There is an array of arrays containing more than 10,000 pairs of Float64 values. Something like this:
v = [[rand(),rand()], ..., [rand(),rand()]]
I want to get a matrix with two columns from it. It is possible to bypass all pairs with a cycle, it looks cumbersome, but gives the result in a fraction of a second:
x = Vector{Float64}()
y = Vector{Float64}()
for i = 1:length(v)
push!(x, v[i][1])
push!(y, v[i][2])
end
w = hcat(x,y)
The solution with permutedims(reshape(hcat(v...), (length(v[1]), length(v)))), which I found in this task, looks more elegant but completely suspends Julia, is needed to restart the session. Perhaps it was optimal six years ago, but now it is not working in the case of large arrays. Is there a solution that is both compact and fast?
I hope this is short and efficient enough for you:
getindex.(v, [1 2])
and if you want something simpler to digest:
[v[i][j] for i in 1:length(v), j in 1:2]
Also the hcat solution could be written as:
permutedims(reshape(reduce(hcat, v), (length(v[1]), length(v))));
and it should not hang your Julia (please confirm - it works for me).
#Antonello: to understand why this works consider a simpler example:
julia> string.(["a", "b", "c"], [1 2])
3×2 Matrix{String}:
"a1" "a2"
"b1" "b2"
"c1" "c2"
I am broadcasting a column Vector ["a", "b", "c"] and a 1-row Matrix [1 2]. The point is that [1 2] is a Matrix. Thus it makes broadcasting to expand both rows (forced by the vector) and columns (forced by a Matrix). For such expansion to happen it is crucial that the [1 2] matrix has exactly one row. Is this clearer now?
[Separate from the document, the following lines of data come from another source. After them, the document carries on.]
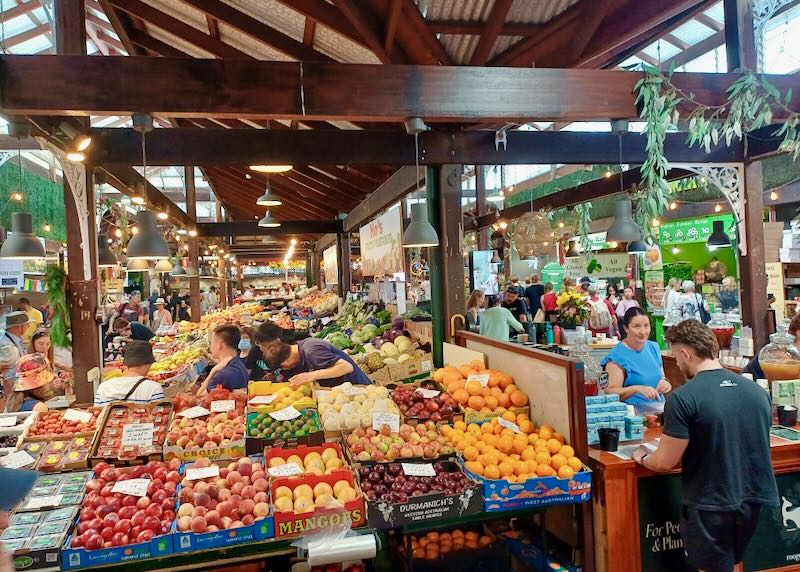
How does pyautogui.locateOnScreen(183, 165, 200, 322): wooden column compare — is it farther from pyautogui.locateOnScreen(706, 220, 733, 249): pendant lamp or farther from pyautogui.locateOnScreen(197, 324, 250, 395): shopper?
pyautogui.locateOnScreen(706, 220, 733, 249): pendant lamp

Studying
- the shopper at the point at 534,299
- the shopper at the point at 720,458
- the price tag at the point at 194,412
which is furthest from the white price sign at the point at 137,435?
the shopper at the point at 534,299

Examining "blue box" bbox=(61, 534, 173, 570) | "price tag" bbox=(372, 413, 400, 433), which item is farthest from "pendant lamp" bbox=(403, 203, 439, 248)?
"blue box" bbox=(61, 534, 173, 570)

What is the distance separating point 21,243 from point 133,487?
3.66 meters

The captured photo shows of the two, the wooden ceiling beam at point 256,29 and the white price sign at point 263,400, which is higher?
the wooden ceiling beam at point 256,29

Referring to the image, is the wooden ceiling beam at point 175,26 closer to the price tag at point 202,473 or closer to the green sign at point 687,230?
the price tag at point 202,473

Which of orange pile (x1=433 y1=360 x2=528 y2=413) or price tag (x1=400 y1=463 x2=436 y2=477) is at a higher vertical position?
orange pile (x1=433 y1=360 x2=528 y2=413)

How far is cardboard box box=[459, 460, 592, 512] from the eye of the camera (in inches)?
116

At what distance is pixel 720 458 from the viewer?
264cm

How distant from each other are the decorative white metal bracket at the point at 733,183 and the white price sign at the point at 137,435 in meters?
5.47

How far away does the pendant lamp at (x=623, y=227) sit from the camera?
5.62m

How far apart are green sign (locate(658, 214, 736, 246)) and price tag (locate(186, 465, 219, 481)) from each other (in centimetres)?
1150

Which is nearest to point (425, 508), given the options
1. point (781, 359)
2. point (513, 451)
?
point (513, 451)

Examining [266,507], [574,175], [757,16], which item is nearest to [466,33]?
[757,16]

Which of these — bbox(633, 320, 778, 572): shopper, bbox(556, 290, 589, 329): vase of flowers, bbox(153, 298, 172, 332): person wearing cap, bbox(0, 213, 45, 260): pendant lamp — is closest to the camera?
bbox(633, 320, 778, 572): shopper
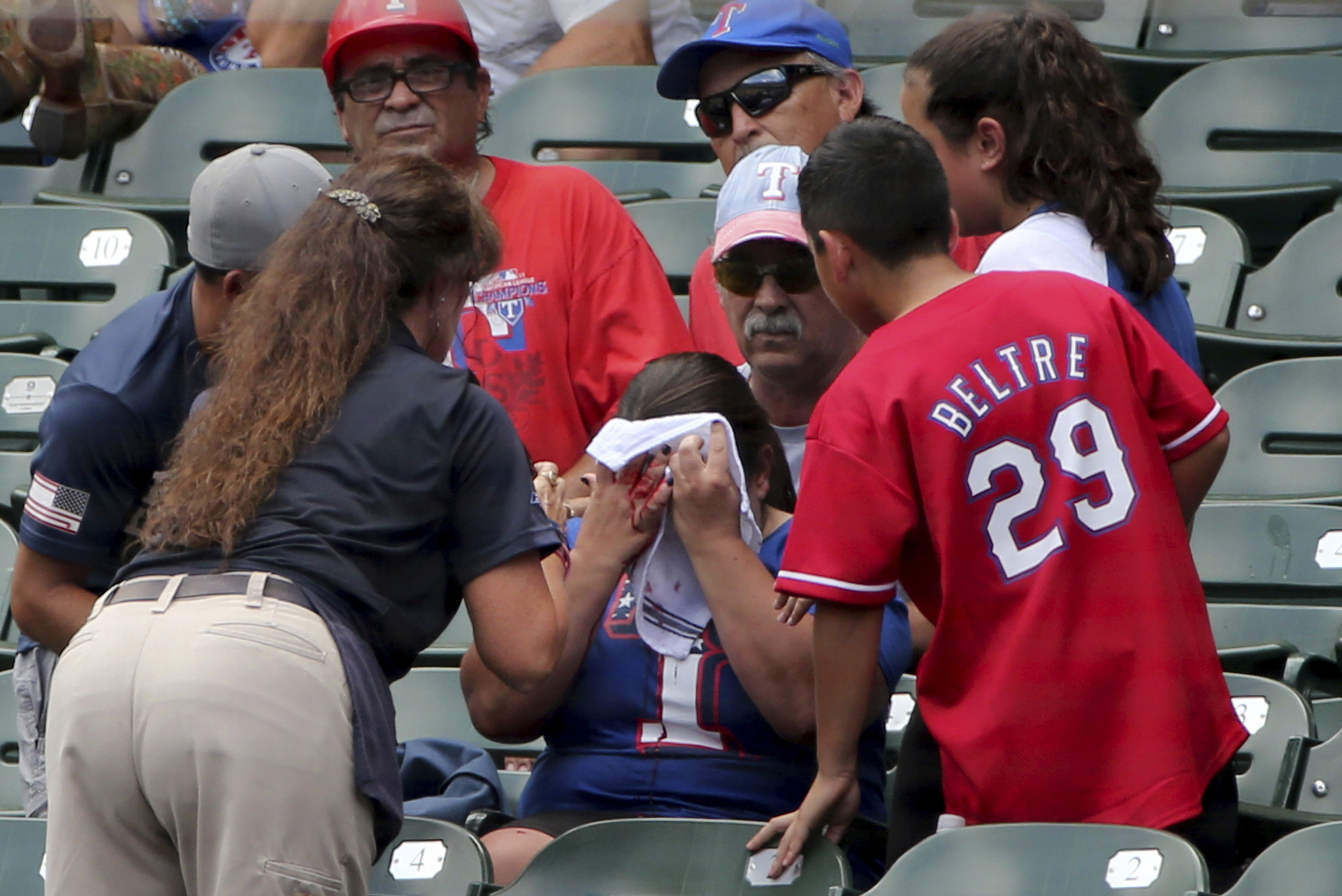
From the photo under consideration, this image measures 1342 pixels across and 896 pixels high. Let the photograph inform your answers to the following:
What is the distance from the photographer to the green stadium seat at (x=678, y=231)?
3742 mm

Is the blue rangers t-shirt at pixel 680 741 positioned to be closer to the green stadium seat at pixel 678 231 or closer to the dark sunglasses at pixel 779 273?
the dark sunglasses at pixel 779 273

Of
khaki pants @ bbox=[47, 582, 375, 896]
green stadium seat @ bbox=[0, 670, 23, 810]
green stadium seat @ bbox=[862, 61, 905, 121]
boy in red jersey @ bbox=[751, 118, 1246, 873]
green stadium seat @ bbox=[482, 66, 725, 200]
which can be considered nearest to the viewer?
khaki pants @ bbox=[47, 582, 375, 896]

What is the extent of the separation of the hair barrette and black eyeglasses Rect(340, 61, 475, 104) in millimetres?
1256

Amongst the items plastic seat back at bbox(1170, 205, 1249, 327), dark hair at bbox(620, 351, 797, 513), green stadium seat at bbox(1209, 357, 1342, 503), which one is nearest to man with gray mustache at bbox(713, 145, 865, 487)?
dark hair at bbox(620, 351, 797, 513)

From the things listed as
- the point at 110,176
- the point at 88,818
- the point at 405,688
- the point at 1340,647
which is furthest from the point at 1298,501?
the point at 110,176

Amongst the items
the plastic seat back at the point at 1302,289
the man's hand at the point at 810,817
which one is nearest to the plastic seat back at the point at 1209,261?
the plastic seat back at the point at 1302,289

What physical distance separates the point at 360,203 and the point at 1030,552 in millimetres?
799

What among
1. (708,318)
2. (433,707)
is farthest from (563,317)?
(433,707)

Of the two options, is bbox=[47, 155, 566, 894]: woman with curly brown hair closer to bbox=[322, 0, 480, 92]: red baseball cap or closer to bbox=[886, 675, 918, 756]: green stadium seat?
bbox=[886, 675, 918, 756]: green stadium seat

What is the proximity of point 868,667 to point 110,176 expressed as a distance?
3.22m

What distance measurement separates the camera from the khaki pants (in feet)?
5.27

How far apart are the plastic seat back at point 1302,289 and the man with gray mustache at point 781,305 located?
50.5 inches

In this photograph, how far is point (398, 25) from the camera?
3.09m

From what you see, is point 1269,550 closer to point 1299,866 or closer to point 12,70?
point 1299,866
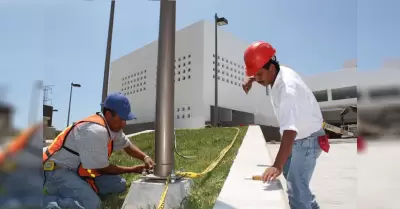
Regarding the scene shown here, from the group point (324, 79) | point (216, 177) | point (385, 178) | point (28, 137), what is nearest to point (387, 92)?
point (385, 178)

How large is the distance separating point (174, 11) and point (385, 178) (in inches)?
95.1

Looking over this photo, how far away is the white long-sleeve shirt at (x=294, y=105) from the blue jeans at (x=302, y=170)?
0.08 m

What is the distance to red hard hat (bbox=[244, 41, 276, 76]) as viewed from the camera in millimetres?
2688

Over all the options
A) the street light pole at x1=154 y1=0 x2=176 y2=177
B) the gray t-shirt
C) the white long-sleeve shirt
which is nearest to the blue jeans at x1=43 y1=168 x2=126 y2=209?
the gray t-shirt

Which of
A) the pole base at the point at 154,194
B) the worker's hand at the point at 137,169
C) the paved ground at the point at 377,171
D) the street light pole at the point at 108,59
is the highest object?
the street light pole at the point at 108,59

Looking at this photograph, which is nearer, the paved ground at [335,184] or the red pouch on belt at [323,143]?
the red pouch on belt at [323,143]

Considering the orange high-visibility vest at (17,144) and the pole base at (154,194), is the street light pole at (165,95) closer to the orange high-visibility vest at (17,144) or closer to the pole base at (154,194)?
the pole base at (154,194)

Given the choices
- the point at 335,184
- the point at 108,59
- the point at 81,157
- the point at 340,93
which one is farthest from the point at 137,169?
the point at 340,93

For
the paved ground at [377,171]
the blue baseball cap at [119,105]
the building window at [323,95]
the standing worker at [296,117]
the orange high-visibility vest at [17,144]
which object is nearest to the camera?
the orange high-visibility vest at [17,144]

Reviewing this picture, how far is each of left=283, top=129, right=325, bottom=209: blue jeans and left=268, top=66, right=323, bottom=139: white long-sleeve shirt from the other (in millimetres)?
84

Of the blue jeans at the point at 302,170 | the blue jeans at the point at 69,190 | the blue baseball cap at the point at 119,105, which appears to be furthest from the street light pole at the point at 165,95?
the blue jeans at the point at 302,170

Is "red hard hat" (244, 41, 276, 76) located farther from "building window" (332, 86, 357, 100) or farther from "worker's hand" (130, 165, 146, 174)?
"building window" (332, 86, 357, 100)

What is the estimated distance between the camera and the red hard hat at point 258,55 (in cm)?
269

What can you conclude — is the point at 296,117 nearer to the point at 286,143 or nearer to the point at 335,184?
the point at 286,143
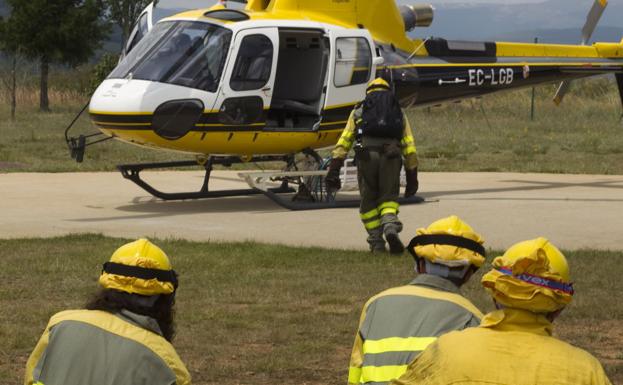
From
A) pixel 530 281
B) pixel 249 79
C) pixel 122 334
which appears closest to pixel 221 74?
pixel 249 79

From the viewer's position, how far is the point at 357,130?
44.0 feet

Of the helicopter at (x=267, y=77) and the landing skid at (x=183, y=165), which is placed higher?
the helicopter at (x=267, y=77)

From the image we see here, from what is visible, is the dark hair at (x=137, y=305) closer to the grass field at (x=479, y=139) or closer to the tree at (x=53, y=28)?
the grass field at (x=479, y=139)

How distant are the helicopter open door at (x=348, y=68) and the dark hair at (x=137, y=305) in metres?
11.9

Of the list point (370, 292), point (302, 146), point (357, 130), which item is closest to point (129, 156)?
point (302, 146)

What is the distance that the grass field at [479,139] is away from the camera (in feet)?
74.3

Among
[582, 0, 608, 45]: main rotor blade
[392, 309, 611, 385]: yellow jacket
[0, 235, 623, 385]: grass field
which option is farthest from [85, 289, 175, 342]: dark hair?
[582, 0, 608, 45]: main rotor blade

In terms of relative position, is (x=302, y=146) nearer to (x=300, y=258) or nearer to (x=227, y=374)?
(x=300, y=258)

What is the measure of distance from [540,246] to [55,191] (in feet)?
47.9

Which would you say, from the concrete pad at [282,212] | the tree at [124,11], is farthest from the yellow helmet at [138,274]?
the tree at [124,11]

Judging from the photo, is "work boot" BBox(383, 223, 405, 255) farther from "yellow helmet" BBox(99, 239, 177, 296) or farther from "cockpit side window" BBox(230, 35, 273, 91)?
"yellow helmet" BBox(99, 239, 177, 296)

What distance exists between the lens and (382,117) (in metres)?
13.1

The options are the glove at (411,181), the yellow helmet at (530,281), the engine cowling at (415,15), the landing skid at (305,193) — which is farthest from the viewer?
the engine cowling at (415,15)

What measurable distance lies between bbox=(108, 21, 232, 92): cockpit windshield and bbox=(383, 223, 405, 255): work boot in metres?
3.77
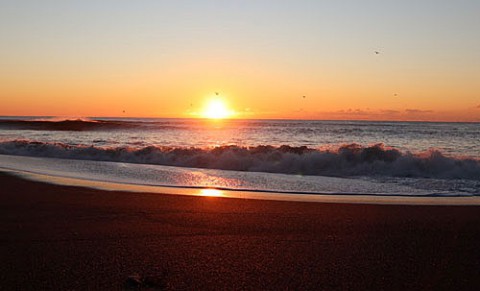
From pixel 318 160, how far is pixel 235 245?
44.6 ft

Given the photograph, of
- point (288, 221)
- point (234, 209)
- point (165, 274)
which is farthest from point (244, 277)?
point (234, 209)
Your own example is pretty close to a good solution, but does some unnecessary work, by creating two distinct vectors, and repeatedly using push!. This solution is similar, but simpler. It is not as terse as the broadcasted getindex by #BogumilKaminski, but is faster:
function mat(v)
M = Matrix{eltype(eltype(v))}(undef, length(v), 2)
for i in eachindex(v)
M[i, 1] = v[i][1]
M[i, 2] = v[i][2]
end
return M
end
You can simplify it a bit further, without losing performance, like this:
function mat_simpler(v)
M = Matrix{eltype(eltype(v))}(undef, length(v), 2)
for (i, x) in pairs(v)
M[i, 1], M[i, 2] = x
end
return M
end
A benchmark of the various solutions posted so far...
using BenchmarkTools
# Creating the vector
v = [[i, i+0.1] for i in 0.1:0.2:2000]
M1 = #btime vcat([[e[1] e[2]] for e in $v]...)
M2 = #btime getindex.($v, [1 2])
M3 = #btime [v[i][j] for i in 1:length($v), j in 1:2]
M4 = #btime permutedims(reshape(reduce(hcat, $v), (length($v[1]), length($v))))
M5 = #btime permutedims(reshape(hcat($v...), (length($v[1]), length($v))))
function original(v)
x = Vector{Float64}()
y = Vector{Float64}()
for i = 1:length(v)
push!(x, v[i][1])
push!(y, v[i][2])
end
return hcat(x,y)
end
function mat(v)
M = Matrix{eltype(eltype(v))}(undef, length(v), 2)
for i in eachindex(v)
M[i, 1] = v[i][1]
M[i, 2] = v[i][2]
end
return M
end
function mat_simpler(v)
M = Matrix{eltype(eltype(v))}(undef, length(v), 2)
for (i, x) in pairs(v)
M[i, 1], M[i, 2] = x
end
return M
end
M6 = #btime original($v)
M7 = #btime mat($v)
M8 = #btime mat($v)
M1 == M2 == M3 == M4 == M5 == M6 == M7 == M8 # true
Output:
1.126 ms (10010 allocations: 1.53 MiB) # M1
54.161 μs (3 allocations: 156.42 KiB) # M2
809.000 μs (38983 allocations: 765.50 KiB) # M3
98.935 μs (4 allocations: 312.66 KiB) # M4
244.696 μs (10 allocations: 469.23 KiB) # M5
219.907 μs (30 allocations: 669.61 KiB) # M6
34.311 μs (2 allocations: 156.33 KiB) # M7
34.395 μs (2 allocations: 156.33 KiB) # M8
Note that the dollar sign in the benchmarked code is just to force #btime to consider the vector as a local variable.